Organic Matter – The Mistakes Of Modern Technology

Modern technology has its uses and cannot be broadly condemned, but there have been many mistakes. The dramatic turnaround from scarcity to plenty over the past century has been achieved at the expense of a massive and ever-increasing input of chemicals and with little thought for tomorrow.

Where corn has proven more profitable than cows, the practice of replacing organic matter on the land has died out. The result is that soils are becoming lifeless and, in many instances, simply disappearing into the sea. Larger agricultural machines have demanded larger fields and, as a result, trees and shrubbery have disappeared taking their dependent wildlife with them.

Plants need a certain level of nutrients for healthy growth so, in order to maintain these levels, more and more chemical fertilizers are poured on to the land year after year, filling the plants we eat with alien chemicals and polluting our waterways.

The traditional practice of mixing and rotating crops has been abandoned for short-term profit with the result that pests and diseases build up to uncontrollable proportions. Killing them with poison sprays becomes essential and, as resistant strains of both pests and diseases develop, more powerful chemicals have to be used. It is this aspect that is most troubling to us, the consumers of food produced in this way.

Every year, some chemical previously thought to have been safe is banned somewhere in the world. One of the early cases was the insecticide DDT. There is no doubt that it saved many thousands of lives by killing malaria-carrying mosquitoes, but it was also found to build up in the bodies of animals and birds, causing untold losses of wildlife; it was banned in most Western countries before it caused any deaths in humans. This was followed by the soil insecticide dieldrin, the selective weedkiller loxynil, suspected of causing birth defects, and, in most Western countries, the herbicide, trichlorophenoxy-acetic acid, or 2,4,5-T, which has been linked with cancer. Not only have these chemicals been shown to cause untold damage to wildlife, but some have also been found in alarming quantities in food, even after processing and cooking.

WHAT IS THE SOLUTION?


For anyone with a garden, the solution seems simple: grow your own produce. But the chemical industry is big business, so gardeners have, over the years, been persuaded that they too can “benefit” from research carried out by the commercial growers and farmers. After all, what is good for the professional must be good for amateurs—but nothing is further from the truth.

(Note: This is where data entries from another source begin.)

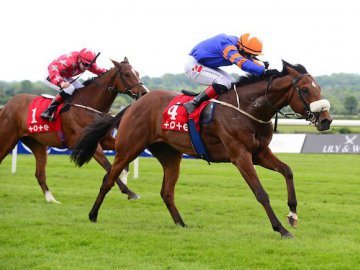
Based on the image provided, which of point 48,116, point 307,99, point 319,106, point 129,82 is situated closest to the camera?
point 319,106

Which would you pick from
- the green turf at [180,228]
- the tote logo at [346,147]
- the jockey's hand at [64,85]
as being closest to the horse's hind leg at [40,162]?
the green turf at [180,228]

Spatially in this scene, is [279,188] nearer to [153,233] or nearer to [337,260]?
[153,233]

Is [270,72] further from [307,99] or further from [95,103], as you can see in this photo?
[95,103]

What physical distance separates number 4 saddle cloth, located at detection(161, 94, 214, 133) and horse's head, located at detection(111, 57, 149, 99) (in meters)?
1.68

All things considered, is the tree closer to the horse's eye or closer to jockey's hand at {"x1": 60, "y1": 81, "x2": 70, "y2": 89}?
jockey's hand at {"x1": 60, "y1": 81, "x2": 70, "y2": 89}

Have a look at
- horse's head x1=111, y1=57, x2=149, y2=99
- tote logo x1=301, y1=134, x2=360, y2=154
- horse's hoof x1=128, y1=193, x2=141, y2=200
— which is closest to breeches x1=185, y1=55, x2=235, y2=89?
horse's head x1=111, y1=57, x2=149, y2=99

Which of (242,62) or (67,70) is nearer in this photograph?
(242,62)

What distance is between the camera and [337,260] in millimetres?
5434

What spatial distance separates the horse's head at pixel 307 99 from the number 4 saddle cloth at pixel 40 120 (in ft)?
12.3

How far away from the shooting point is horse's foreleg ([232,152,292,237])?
6438mm

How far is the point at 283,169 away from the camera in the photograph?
6922 mm

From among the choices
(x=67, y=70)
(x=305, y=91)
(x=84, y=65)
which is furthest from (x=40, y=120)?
(x=305, y=91)

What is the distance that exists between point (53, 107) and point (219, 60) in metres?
2.94

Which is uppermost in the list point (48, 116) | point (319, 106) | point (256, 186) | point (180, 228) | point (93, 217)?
point (319, 106)
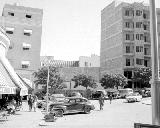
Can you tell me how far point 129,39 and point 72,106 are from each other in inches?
2024

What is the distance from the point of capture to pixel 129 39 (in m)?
71.6

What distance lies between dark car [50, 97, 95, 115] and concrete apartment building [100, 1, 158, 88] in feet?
150

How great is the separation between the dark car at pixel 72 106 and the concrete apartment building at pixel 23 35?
72.6 ft

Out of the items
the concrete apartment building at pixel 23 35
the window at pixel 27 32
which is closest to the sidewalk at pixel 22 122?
the concrete apartment building at pixel 23 35

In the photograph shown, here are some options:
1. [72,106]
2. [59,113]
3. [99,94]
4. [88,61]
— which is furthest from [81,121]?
[88,61]

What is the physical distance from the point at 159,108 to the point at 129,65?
63966 mm

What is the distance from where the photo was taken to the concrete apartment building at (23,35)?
44.7 meters

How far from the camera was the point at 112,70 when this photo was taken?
73.7 m

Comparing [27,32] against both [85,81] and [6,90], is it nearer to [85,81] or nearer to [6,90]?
[85,81]

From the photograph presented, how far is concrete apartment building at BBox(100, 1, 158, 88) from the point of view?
70062 millimetres

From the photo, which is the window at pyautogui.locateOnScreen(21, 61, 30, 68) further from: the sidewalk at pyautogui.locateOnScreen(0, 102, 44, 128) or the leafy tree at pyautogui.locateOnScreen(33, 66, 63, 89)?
the sidewalk at pyautogui.locateOnScreen(0, 102, 44, 128)

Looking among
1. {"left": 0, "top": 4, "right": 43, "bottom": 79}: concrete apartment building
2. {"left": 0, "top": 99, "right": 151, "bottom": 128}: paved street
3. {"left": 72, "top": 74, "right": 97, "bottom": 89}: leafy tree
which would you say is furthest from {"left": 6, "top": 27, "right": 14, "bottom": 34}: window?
{"left": 0, "top": 99, "right": 151, "bottom": 128}: paved street

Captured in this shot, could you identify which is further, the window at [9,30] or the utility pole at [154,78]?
the window at [9,30]

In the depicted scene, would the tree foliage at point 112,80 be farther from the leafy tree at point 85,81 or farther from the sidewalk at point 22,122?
the sidewalk at point 22,122
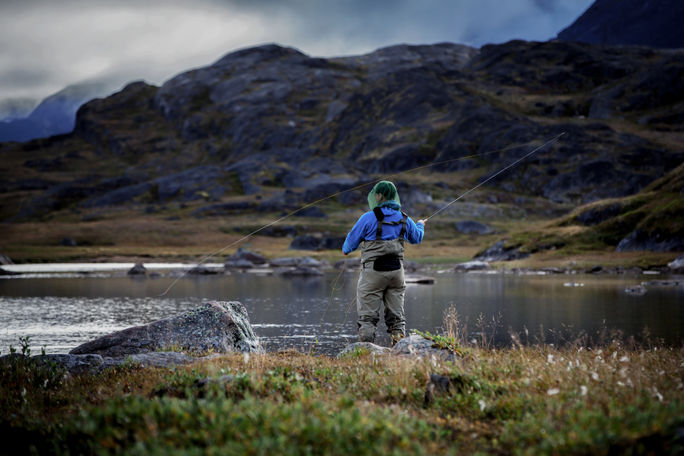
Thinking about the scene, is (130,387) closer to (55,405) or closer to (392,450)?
(55,405)

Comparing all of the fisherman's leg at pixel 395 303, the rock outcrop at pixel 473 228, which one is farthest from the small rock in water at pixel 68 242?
the fisherman's leg at pixel 395 303

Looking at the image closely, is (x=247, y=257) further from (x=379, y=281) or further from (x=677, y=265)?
(x=379, y=281)

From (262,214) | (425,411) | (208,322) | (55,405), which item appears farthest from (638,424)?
(262,214)

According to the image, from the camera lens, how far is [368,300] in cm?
1122

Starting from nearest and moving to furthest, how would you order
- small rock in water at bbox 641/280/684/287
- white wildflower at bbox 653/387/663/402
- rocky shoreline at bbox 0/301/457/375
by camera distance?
white wildflower at bbox 653/387/663/402
rocky shoreline at bbox 0/301/457/375
small rock in water at bbox 641/280/684/287

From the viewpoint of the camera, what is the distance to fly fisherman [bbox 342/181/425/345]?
35.9 feet

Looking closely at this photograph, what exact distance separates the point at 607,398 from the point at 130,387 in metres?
6.21

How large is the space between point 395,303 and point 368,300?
70 centimetres

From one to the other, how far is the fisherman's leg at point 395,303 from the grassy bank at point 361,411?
342 centimetres

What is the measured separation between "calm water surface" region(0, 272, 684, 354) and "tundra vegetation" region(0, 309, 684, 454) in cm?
597

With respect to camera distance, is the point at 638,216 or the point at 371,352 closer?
the point at 371,352

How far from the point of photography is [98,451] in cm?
448

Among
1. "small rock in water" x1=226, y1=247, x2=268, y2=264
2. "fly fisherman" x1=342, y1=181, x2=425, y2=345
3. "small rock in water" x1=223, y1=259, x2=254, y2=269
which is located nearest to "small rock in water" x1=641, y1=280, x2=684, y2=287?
"fly fisherman" x1=342, y1=181, x2=425, y2=345

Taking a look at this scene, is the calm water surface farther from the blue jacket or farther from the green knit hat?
the green knit hat
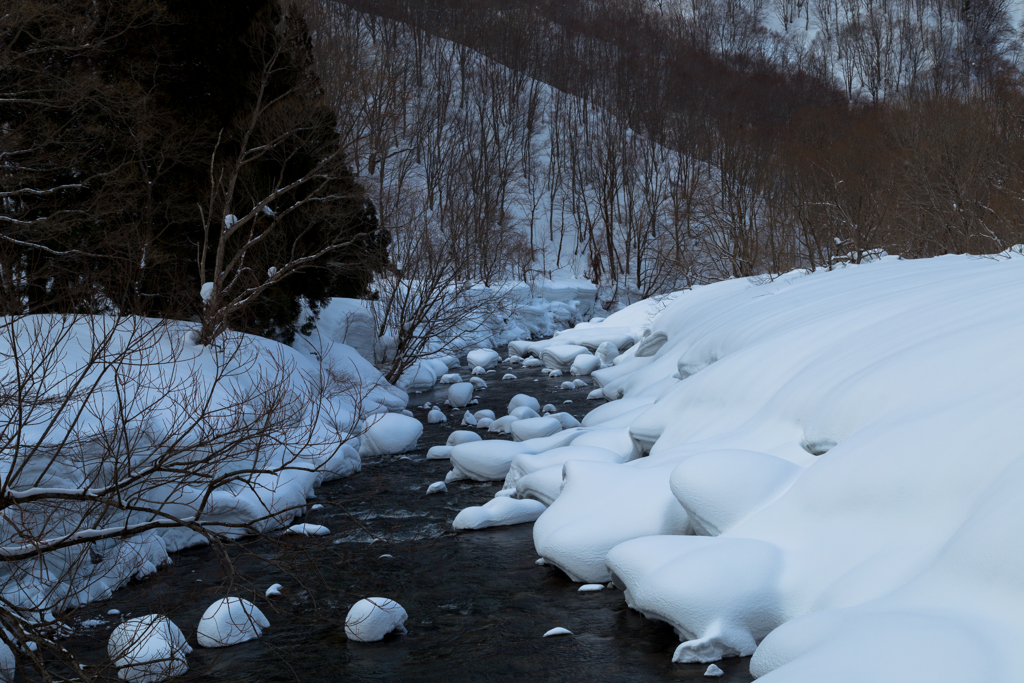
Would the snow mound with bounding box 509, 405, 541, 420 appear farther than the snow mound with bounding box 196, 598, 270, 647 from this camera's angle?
Yes

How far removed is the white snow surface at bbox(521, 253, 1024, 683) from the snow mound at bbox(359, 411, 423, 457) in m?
4.29

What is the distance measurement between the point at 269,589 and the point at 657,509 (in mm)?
3305

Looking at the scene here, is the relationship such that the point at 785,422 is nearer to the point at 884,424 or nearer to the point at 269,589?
the point at 884,424

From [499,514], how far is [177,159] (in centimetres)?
784

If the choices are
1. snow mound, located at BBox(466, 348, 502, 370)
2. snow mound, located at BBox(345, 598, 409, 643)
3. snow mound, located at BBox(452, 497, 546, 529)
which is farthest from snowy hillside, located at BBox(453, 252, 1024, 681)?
snow mound, located at BBox(466, 348, 502, 370)

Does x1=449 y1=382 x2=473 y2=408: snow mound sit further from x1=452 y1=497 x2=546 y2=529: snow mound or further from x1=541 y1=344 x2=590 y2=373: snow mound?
x1=452 y1=497 x2=546 y2=529: snow mound

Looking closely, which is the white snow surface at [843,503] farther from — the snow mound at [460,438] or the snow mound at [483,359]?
the snow mound at [483,359]

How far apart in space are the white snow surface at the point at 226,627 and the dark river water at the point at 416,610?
6 centimetres

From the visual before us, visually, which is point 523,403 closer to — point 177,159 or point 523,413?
point 523,413

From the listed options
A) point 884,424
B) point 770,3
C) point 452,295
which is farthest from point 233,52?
point 770,3

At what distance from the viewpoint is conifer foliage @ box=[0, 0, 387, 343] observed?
10.3m

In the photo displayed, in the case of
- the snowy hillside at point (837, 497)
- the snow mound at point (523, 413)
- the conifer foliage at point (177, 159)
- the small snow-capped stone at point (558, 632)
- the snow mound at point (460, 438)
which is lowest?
the small snow-capped stone at point (558, 632)

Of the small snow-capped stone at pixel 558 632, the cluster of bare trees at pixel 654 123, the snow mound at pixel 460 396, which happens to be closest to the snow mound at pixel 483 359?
the cluster of bare trees at pixel 654 123

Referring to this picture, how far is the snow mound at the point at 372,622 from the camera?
18.9 feet
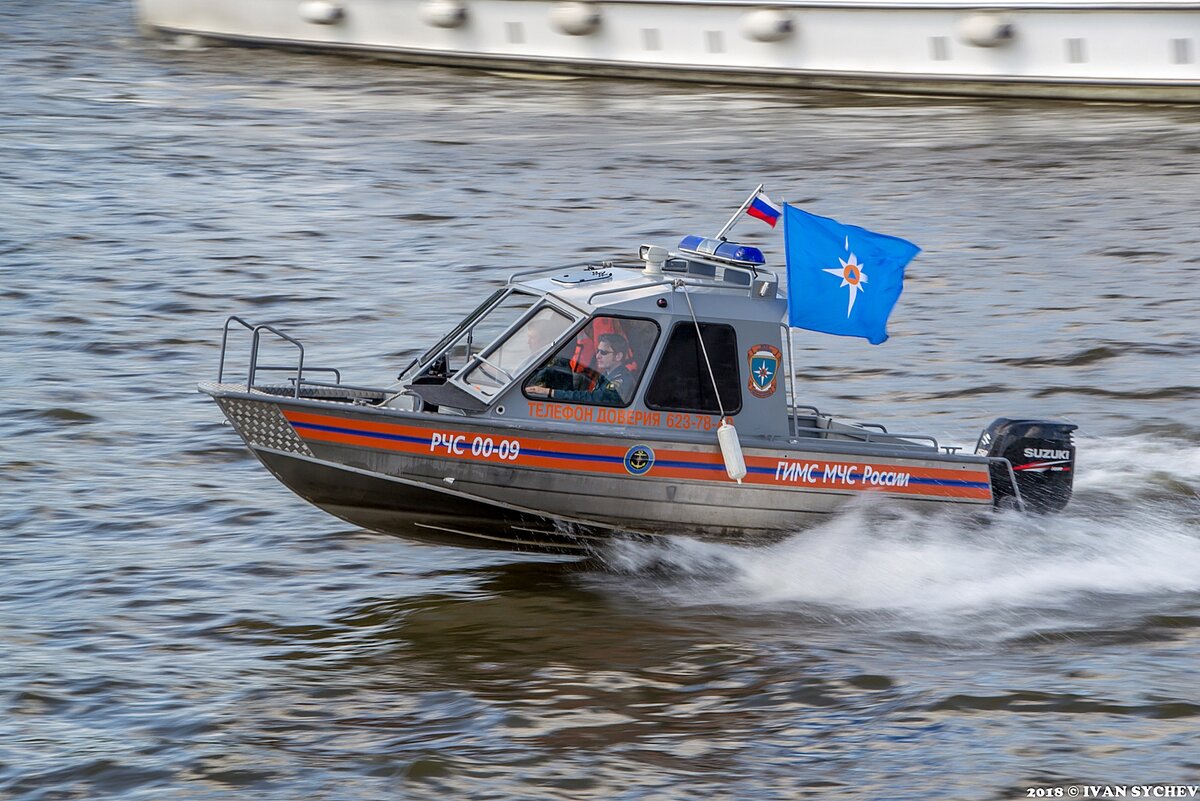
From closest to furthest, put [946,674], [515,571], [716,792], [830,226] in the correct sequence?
[716,792]
[946,674]
[830,226]
[515,571]

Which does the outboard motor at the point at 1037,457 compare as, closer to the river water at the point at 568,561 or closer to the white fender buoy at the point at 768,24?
the river water at the point at 568,561

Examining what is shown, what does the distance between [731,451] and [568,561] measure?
6.56 ft

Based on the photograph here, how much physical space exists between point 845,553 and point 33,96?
25675mm

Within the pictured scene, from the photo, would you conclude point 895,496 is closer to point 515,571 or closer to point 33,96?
point 515,571

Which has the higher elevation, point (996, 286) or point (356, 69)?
point (356, 69)

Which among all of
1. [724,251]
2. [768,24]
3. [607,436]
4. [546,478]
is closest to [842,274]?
[724,251]

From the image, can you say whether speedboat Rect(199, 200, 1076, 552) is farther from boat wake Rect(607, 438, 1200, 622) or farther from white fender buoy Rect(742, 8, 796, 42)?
white fender buoy Rect(742, 8, 796, 42)

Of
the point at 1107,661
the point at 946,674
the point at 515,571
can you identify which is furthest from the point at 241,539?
the point at 1107,661

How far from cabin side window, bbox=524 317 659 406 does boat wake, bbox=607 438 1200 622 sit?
1.20 m

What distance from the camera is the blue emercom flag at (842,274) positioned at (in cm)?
1110

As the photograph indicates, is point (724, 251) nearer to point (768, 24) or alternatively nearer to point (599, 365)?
point (599, 365)

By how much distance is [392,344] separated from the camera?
17781 millimetres

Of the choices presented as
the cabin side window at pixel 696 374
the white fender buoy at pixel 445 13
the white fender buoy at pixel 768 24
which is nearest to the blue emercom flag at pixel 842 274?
the cabin side window at pixel 696 374

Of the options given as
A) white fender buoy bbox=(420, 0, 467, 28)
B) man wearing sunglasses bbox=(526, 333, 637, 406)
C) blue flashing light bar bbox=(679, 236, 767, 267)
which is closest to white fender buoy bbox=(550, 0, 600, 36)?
white fender buoy bbox=(420, 0, 467, 28)
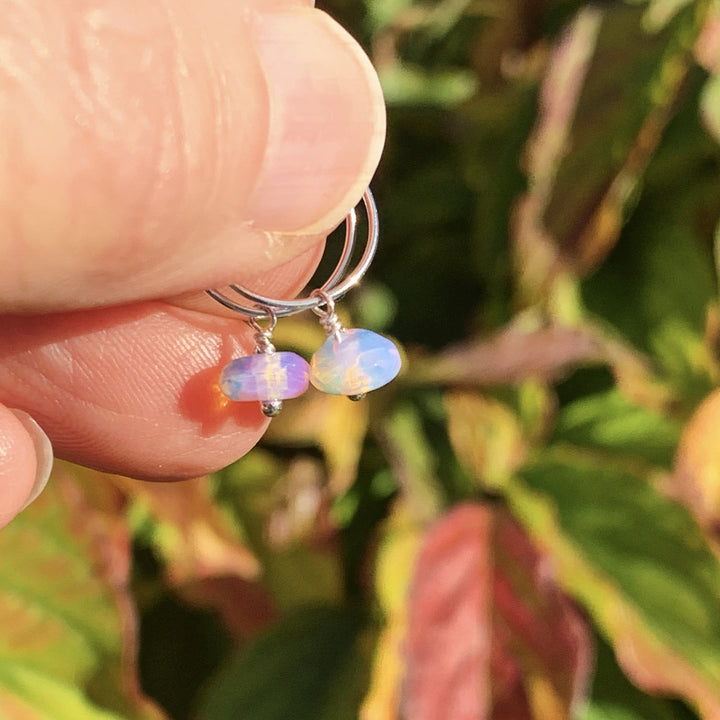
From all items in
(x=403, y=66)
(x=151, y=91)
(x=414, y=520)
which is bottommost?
(x=414, y=520)

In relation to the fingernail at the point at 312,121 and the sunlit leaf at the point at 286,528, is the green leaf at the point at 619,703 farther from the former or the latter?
the fingernail at the point at 312,121

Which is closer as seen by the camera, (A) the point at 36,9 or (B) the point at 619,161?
(A) the point at 36,9

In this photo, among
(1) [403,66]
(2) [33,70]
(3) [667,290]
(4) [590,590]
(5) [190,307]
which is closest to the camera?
(2) [33,70]

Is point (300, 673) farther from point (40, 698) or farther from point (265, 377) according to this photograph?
point (265, 377)

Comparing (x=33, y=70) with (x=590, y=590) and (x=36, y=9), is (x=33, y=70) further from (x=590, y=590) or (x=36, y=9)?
(x=590, y=590)

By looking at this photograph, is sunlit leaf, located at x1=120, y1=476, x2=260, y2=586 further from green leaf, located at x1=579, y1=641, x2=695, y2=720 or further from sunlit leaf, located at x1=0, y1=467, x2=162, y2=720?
green leaf, located at x1=579, y1=641, x2=695, y2=720

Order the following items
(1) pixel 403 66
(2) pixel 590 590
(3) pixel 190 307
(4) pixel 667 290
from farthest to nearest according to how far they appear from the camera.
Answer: (1) pixel 403 66, (4) pixel 667 290, (2) pixel 590 590, (3) pixel 190 307

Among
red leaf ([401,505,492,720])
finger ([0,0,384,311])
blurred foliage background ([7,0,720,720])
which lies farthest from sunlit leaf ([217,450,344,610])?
finger ([0,0,384,311])

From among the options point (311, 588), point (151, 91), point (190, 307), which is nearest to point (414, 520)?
point (311, 588)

While we can certainly benefit in some ways from research, there is absolutely no need for the home gardener to follow commercial practices blindly. Remember the professional grows on a large scale for profit, while we do so on a small scale for pleasure. He needs all his harvest to be ready at the same time, while we want to stagger it. What’s more, there is no need to sacrifice anything in terms of yield and quality. Let me give you an example.

If a farmer has 20 acres of cabbages, he can almost certainly expect an attack of cabbage white butterfly; no self-respecting butterfly could miss such an opportunity. So, to avoid the hungry caterpillars devouring the entire crop, the farmer may have no alternative but to spray. The gardener, on the other hand, has perhaps only ten or a dozen plants. And, if he is an organic gardener, they’ll be interplanted with other crops and so effectively camouflaged from the butterflies, who recognize them by sight and perhaps smell. The chances are the cabbages will be missed altogether but, if a butterfly does see them and lay her eggs, there is still no need to reach for a spray. All you need to do is walk down the row occasionally, pick off the offending caterpillars, and drop them into a jar of paraffin. You will get one hundred percent control and it will cost you nothing. What’s more, your cabbages will be perfectly clean and healthy. Even better, if you grow the right kind of plants in the ornamental borders and among the vegetables, the birds and the ground beetles will do the job for you.

The same philosophy applies to fertilizers. In a natural soil there are millions of microorganisms munching away on our behalf, producing the nutrients that plants need for healthy growth. Look after them by feeding the soil (rather than applying chemical fertilizers to feed the plants) and they’ll repay you a thousandfold. They’ll not thank you for a daily dose of paraquat.